By Walter Bianchi
BUENOS AIRES – Argentina’s central bank raised its benchmark interest rate by 950 basis points on Thursday as the country struggles to keep a lid on spiraling inflation that rose to a 20-year high of 71%, according to new data.
The central bank raised the benchmark ‘Leliq’ rate for the 28-day term to 69.5% from 60%, a rate the bank set just two weeks ago when it hiked the rate by 800 basis points and the government shuffled its Cabinet to install a new economy “superminister.”
New inflation data on Thursday underscored the urgency driving economic policy: Prices rose 7.4% in July, above expectations and pushing annual inflation to a 20-year high of 71%. The month saw the resignation of President Alberto Fernandez’s longtime finance minister followed by the ouster of his replacement.
The numbers dashed hopes that this week’s optimistic inflation reports in the United States and Brazil, where prices fell a record .68% in July, might portend good news for the Southern Cone’s largest economy.
In Mexico, the central bank on Thursday also raised the country’s benchmark interest rate three-quarters of a percentage point to 8.5%, its highest level since the bank’s current regime was put in place in 2008. Mexico’s annual inflation climbed last month to 8.15%, a level not seen since December 2000.
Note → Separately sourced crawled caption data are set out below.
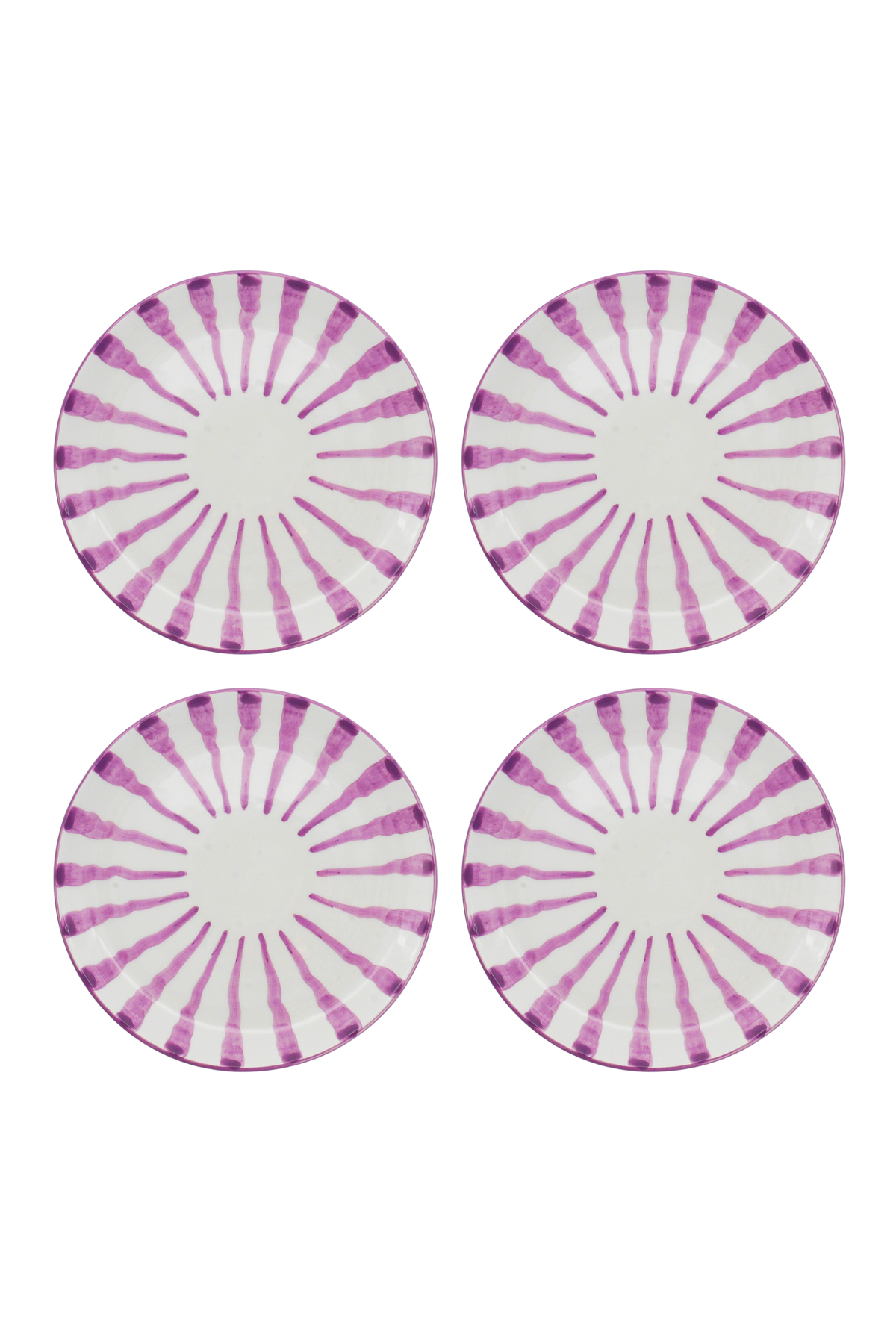 Wave Dinner Plate, Set of Four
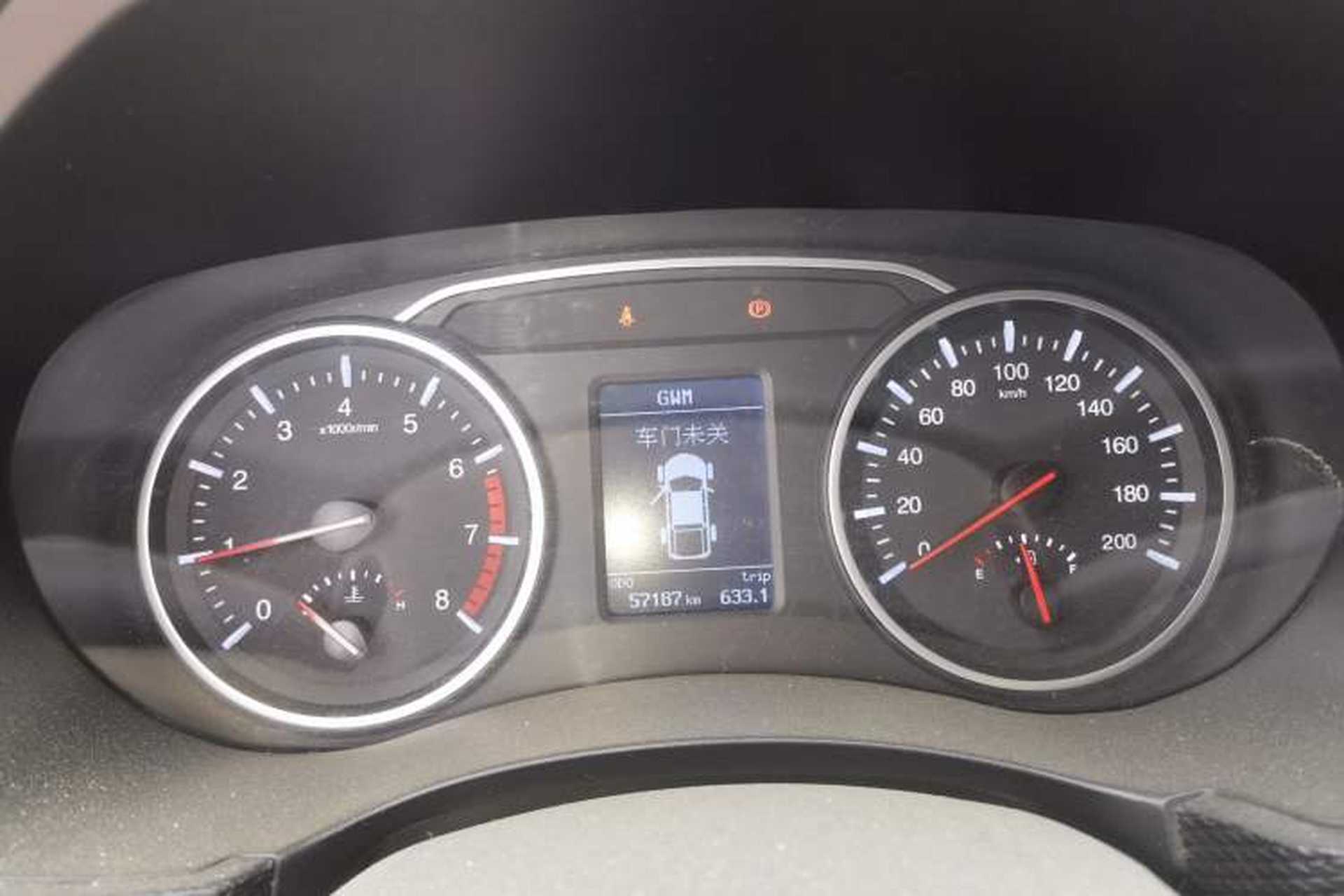 Used Great Wall Wingle 5 2021 2.4L Gasoline Two-Wheel-Drive Elite Version Small Double Cab China VI Emission Standard 4K22D4M Instrument Cluster
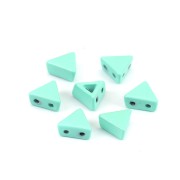 6x7mm Zamac triangle-shaped bead - Turquoise Green x1
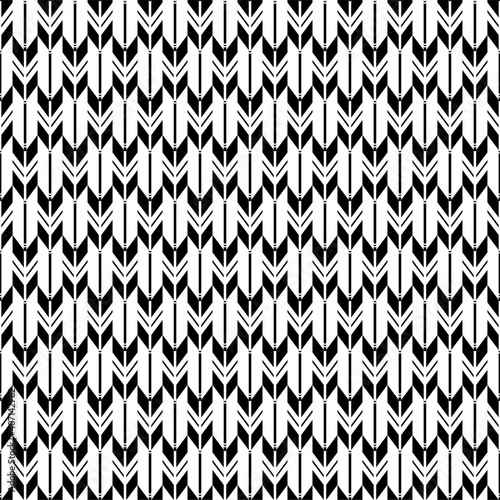 Geometric background arrow feathers seamless pattern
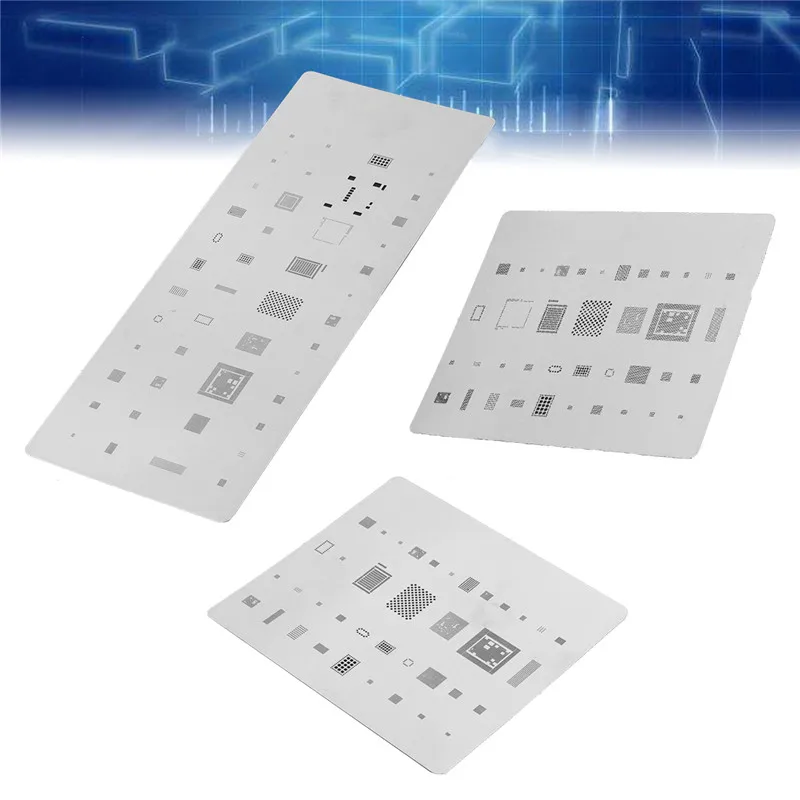 

1Pc IC Chip Repair BGA Rework Reballing Stencil Template Chip Tool For iPhone X/8/8 Plus High Quality Comnetion Kit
Argentina’s central bank in a statement said that its decision “will help reduce inflation expectations for the remainder of the year and consolidate financial and exchange stability.”
The bank also said the decision aims to bring rates closer “to a positive terrain in real terms.”
A positive real interest rate is one of the points agreed between Argentina and the International Monetary Fund (IMF) in a recent $45 billion debt deal.
Reducing inflation, which is predicted to hit 90% by the end of the year, as well as Argentina’s crippling debt and chronic overspending, are at the top of the agenda for the country’s latest economy minister, Sergio Massa, who has also assumed powers over manufacturing and agriculture.
Massa on Thursday conveyed urgency when announcing a plan to give tax and customs benefits to oil companies and to cut some red tape in an effort to turbocharge investments in the country’s Vaca Muerta shale formation.
“Vaca Muerta is getting fast-tracked from today,” said Massa.